Summary and Conclusion

So a true Jew is:

  1. Not necessarily a physical descendant of Abraham (Matt. 3:9; Luke 3:8; Rom. 2:28; 4:11-12; Phil. 3:3).
  2. Someone who has the same faith Abraham had (Rom. 4:11-12; Gal. 3).
  3. Which faith includes a work of the Holy Spirit circumcising the heart (Rom. 2:28-29; Phil. 3:3).
  4. Which heart circumcision brings one into worshiping relationship with the Holy Trinity (Phil. 3:3) by way of one’s union with Christ (Gal. 3:26, 29).

What Scripture makes abundantly clear in the New Testament is that true Jews are more commonly known to us as Christians.  If you have been regenerated by the Holy Spirit through faith in Jesus Christ to worship God, you are a true Jew.
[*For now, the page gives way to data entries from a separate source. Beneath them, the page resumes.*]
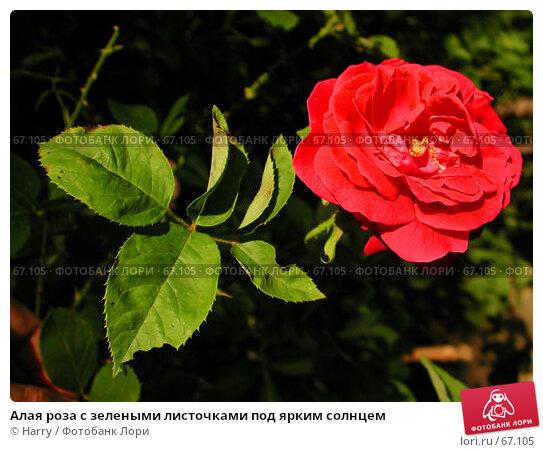 Алая роза с зелеными листочками под ярким солнцем, фото № 67105, снято 11 июня 2004 г. (c) Harry / Фотобанк Лори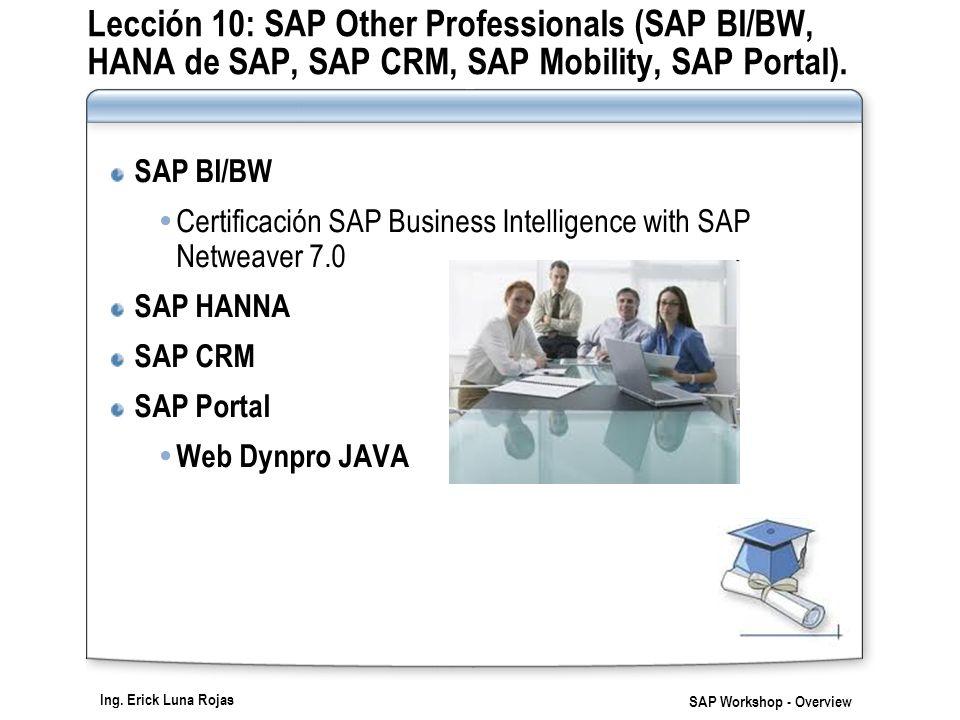 Lección 10: SAP Other Professionals (SAP BI/BW, HANA de SAP, SAP CRM, SAP Mobility, SAP Portal).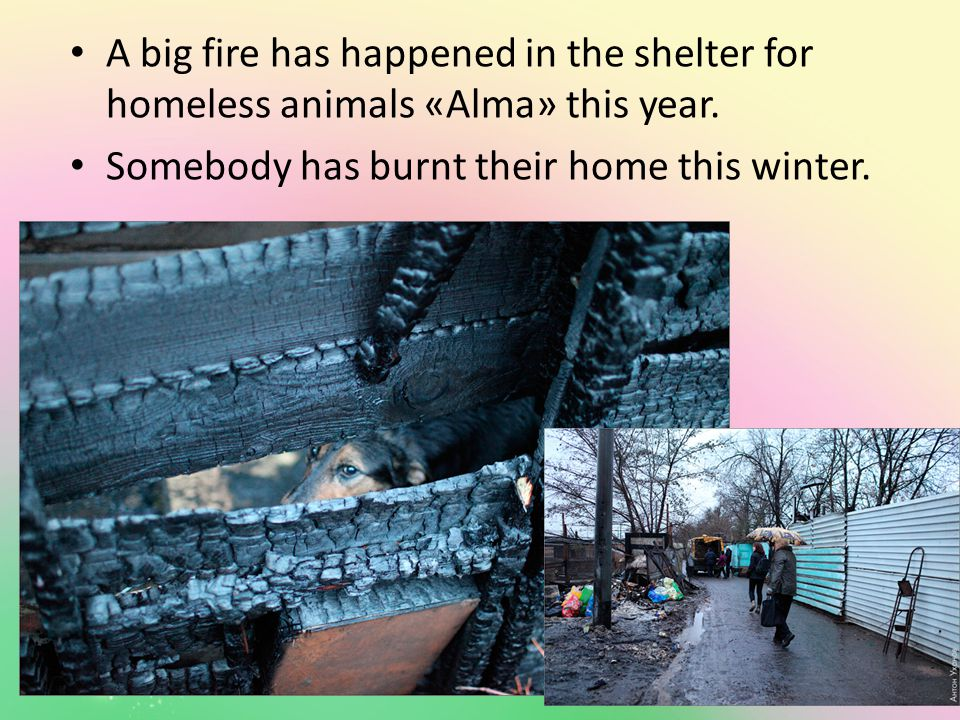 A big fire has happened in the shelter for homeless animals «Alma» this year.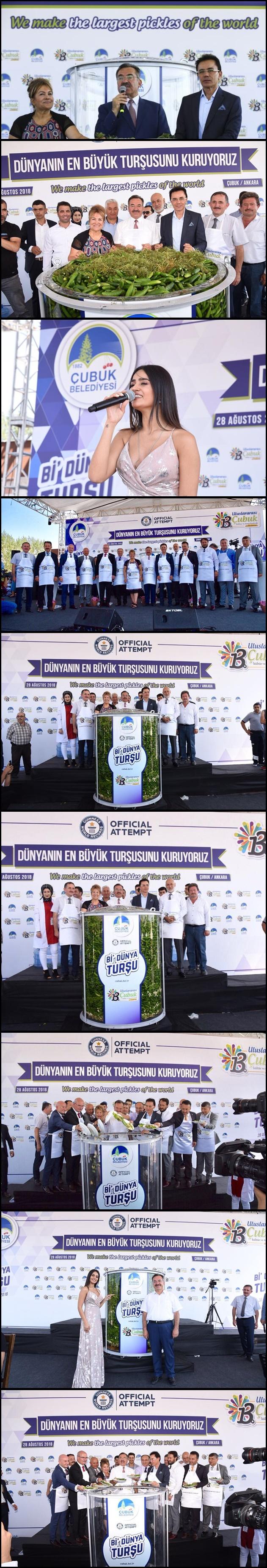 dunyanin_en_buyuk_tursu_kurma_rekor_denemesi_h236820-vert.jpg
So who are “those who say they are Jews and are not?”  While the first option above was Gentiles claiming to be Jews, I find it completely irrational and cannot find anyone who seriously suggests it as an interpretive option.  As for options 2 and 3, there is not much difference since both deal with ethnic Jews: the same people addressed and rebuked in Matt. 3:9; Luke 3:8; Rom. 2:28-29; Gal. 3; and Phil. 3:3.  Revelation 2:9 and 3:9 speak to and rebuke the same false Jews: all those physical sons of Abraham who have no relationship with God.  Those who say they are Jews and are not are still with us: worshiping on Saturday in the synagogue, denying the Lord who bought them.  Many Evangelicals call them Jews, the apple of God’s eye, God’s chosen people, etc.  Jesus simply says they “are not.”

Praise God for the circumcision not made with hands.